This week’s blog post is on 3 quotes from “In The Service of What? The Politics of Service Learning” by Joseph Kahne and Joel Westheimer.
The paragraphs before this quote describe the outlooks and mindsets of middle-school students on an elementary school in a poor neighborhood. The music students received negative comments regarding the school they would be performing at. Their parents even went a step further, beyond the negative comments, and told the teacher they did not want their children performing at the school because it was not safe. This reminded me of the experience I had when I first started my service learning project. In my post “You’re Going WHERE?” I share my personal experience with how I allowed outside influences to determine my outlook on the school I was placed at, before I even started there.
“Otherness”-defined by the dictionary as the state or fact of being different or distinct. Ask Johnson, Delpit and even Kozol and they would define “otherness” as those without privilege. Each of these authors share examples of how the line between privilege and “otherness” needs to be broken. White privilege, upper class, male dominance, etc. all these are part of the privilege talked about in this quote, as well as in Johnson’s, Delpit’s and Kozol’s articles. In order for the line to be diminished the appearance of being privileged must disappear. We can’t walk into a school feeling empowered over our students. We must walk in ready to connect with our students.

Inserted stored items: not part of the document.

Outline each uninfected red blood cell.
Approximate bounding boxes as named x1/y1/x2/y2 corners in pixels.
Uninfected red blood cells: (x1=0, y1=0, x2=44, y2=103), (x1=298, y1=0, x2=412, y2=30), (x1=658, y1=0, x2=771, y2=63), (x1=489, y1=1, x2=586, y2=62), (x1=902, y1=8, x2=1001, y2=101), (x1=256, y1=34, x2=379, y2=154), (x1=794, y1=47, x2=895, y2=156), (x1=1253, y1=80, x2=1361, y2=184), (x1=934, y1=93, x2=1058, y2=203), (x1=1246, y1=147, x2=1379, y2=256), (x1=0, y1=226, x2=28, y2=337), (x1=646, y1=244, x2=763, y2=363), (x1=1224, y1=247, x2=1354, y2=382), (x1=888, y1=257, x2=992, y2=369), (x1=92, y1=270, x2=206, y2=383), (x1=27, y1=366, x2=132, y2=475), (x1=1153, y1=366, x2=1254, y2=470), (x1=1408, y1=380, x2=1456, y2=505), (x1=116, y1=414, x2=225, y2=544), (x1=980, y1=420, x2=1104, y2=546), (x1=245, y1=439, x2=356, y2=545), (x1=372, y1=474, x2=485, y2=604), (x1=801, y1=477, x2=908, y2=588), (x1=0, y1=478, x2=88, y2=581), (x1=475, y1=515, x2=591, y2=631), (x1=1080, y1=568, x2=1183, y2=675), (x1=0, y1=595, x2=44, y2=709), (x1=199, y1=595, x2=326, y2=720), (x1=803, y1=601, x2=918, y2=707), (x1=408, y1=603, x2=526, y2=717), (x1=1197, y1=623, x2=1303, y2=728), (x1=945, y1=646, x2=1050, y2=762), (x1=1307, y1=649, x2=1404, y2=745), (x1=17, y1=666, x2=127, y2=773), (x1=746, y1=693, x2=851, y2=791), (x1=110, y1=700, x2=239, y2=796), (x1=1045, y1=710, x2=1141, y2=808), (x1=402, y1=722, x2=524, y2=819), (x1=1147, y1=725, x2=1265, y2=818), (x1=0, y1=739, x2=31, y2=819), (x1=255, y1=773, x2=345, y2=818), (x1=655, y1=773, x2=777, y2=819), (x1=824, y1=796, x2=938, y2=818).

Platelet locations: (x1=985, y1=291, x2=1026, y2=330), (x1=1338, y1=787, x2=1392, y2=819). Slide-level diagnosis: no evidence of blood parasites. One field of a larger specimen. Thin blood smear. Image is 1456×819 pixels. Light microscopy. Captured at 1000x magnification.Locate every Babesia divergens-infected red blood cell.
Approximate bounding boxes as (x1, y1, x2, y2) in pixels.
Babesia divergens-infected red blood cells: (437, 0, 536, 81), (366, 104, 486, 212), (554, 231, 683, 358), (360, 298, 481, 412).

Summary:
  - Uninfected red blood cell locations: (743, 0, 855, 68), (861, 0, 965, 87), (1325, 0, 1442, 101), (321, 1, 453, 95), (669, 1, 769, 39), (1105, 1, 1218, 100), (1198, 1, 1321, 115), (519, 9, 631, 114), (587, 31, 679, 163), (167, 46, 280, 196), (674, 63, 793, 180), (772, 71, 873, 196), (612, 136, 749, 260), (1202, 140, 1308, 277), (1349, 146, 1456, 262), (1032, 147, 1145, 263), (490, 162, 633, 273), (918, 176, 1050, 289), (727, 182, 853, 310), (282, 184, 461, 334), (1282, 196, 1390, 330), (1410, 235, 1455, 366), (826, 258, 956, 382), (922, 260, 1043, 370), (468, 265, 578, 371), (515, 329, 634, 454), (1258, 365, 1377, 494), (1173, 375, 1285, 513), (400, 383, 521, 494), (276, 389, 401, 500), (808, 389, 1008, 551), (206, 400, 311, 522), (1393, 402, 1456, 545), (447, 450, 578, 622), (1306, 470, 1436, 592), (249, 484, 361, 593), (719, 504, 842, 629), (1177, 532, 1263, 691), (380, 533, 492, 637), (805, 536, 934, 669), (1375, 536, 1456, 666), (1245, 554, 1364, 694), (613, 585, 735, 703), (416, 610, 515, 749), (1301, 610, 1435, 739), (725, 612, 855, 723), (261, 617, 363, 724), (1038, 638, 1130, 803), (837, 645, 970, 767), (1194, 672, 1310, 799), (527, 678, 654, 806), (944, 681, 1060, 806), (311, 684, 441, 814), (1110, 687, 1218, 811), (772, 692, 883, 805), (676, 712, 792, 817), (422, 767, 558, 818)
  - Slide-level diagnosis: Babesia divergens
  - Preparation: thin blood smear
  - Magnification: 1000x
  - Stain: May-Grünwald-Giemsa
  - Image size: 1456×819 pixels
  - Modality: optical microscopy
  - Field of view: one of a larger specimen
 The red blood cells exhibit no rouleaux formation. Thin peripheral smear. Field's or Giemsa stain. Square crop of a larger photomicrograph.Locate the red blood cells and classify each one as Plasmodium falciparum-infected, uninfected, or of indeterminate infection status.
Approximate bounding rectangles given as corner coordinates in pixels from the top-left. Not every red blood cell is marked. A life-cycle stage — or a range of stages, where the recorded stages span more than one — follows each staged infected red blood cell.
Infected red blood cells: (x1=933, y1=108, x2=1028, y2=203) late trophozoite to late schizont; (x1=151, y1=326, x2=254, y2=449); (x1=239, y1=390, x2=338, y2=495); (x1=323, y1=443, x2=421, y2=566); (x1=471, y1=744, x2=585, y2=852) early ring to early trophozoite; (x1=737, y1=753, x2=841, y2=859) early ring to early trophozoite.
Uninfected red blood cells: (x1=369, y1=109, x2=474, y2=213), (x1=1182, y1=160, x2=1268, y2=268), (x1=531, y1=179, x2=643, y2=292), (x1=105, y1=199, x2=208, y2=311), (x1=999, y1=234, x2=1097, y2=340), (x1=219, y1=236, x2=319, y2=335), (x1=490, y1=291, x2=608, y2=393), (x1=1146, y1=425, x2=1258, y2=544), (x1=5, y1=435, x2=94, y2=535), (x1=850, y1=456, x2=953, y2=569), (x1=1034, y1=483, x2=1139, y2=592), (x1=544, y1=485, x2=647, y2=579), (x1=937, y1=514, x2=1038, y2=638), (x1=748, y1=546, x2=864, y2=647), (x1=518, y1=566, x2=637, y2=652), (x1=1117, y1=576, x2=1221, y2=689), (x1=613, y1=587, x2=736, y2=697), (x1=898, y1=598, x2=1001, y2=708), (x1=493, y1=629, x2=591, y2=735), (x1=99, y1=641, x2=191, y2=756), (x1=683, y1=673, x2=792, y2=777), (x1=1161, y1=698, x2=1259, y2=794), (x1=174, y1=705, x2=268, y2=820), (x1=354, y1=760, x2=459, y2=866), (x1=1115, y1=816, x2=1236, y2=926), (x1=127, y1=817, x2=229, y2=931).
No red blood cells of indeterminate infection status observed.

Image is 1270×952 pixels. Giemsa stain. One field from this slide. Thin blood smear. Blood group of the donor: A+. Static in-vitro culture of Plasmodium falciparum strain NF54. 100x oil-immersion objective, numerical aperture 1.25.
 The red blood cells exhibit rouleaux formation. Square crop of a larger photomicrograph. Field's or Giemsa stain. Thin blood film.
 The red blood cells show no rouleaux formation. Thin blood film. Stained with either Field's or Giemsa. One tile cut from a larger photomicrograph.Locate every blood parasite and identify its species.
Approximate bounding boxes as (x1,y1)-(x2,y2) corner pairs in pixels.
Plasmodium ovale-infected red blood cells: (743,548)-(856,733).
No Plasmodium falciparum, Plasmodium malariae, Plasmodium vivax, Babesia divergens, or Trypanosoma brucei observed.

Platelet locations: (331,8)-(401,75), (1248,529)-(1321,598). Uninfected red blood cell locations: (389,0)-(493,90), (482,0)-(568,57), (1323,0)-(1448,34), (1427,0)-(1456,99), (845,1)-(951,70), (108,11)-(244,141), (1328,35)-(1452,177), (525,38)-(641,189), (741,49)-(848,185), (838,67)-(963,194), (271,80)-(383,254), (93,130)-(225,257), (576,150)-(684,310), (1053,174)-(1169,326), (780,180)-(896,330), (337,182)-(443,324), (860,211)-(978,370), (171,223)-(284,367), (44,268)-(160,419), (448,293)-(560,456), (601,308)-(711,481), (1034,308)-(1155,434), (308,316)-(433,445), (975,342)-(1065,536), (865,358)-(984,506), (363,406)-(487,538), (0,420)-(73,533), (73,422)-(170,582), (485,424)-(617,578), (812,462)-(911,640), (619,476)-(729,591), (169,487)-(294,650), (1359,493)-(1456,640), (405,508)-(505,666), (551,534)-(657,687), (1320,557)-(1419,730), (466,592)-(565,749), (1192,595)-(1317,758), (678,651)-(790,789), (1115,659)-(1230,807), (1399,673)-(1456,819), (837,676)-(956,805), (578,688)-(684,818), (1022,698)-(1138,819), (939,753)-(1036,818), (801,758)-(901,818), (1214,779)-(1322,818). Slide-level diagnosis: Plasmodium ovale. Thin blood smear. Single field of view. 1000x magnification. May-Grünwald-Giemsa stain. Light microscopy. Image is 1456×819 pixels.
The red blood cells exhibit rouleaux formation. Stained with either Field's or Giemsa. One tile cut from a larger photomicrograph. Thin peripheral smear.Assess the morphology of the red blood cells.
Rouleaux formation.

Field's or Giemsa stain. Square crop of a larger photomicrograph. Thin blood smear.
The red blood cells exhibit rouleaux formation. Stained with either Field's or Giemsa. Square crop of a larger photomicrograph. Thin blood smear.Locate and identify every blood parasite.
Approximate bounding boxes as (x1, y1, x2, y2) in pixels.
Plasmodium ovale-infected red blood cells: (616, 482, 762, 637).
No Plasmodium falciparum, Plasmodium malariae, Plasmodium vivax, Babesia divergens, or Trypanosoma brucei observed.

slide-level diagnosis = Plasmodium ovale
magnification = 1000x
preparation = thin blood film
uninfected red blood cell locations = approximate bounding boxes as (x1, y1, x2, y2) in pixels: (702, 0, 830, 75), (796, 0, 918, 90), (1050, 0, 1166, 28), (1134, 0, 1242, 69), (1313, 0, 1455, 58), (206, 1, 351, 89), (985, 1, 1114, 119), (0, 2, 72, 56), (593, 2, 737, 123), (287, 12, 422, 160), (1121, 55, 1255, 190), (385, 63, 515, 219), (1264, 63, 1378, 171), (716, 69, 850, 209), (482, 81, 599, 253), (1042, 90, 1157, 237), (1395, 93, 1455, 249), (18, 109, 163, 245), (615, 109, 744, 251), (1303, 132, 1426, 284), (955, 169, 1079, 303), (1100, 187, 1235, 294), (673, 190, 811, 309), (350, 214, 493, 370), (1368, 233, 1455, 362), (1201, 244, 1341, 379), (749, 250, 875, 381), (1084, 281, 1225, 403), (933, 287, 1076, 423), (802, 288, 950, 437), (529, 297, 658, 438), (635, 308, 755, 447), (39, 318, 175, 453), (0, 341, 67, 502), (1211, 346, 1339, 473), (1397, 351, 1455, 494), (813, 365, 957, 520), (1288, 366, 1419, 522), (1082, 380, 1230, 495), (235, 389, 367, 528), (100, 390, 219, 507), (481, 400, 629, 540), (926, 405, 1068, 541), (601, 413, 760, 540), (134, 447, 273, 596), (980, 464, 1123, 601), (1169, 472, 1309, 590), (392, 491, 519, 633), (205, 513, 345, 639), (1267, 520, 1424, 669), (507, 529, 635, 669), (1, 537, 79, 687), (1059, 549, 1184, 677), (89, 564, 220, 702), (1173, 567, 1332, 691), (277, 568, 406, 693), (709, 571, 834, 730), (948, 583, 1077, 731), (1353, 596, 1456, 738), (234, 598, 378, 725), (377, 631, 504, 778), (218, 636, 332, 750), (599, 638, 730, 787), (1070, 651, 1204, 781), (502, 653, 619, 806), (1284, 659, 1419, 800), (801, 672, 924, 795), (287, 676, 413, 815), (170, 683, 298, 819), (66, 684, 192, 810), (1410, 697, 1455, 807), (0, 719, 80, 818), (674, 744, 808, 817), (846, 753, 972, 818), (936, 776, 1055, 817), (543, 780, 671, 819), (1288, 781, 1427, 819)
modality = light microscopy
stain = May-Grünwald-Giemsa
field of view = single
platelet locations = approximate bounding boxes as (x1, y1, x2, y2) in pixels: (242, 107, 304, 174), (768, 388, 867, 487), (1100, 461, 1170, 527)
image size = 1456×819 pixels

I chose this quote because I can personally relate to this. I do not agree with this quote. I complete a journal entry for every visit at my service learning placement. Each time I write in my journal I write about an experience that has changed my previous outlook on the school and the students. I find myself growing each week that I tutor my students. I feel as if the entries in my journal are helping me slowly realize what it means to be a good teacher.
This quote ties together with the first quote I chose from page 8. I believe this quote is also a perfect example of what Johnson describes as privilege. We must not have a SCWAAMP attitude and consider ourselves privileged. As the quote says, we must “consider arguments that justify conclusions that conflict with [our] own predispositions and self-interest.” We must not let outside influence or what we thought we knew come between learning something new and possibly mind-changing. Yes, we can make a difference in our service learning placement but I also believe the students can make a difference in our lives.
Points to Share/Questions to Ask:
As the article says, many conduct service learning activities for charity purposes. How do we not walk into a classroom or other community organization feeling pity for those we are helping? It is easy to walk into our placement, especially after hearing the way people describe the neighborhood, feeling as if we are the only help these people have. We must realize that, yes we can help them, but we shouldn’t treat them any different than we would anyone else.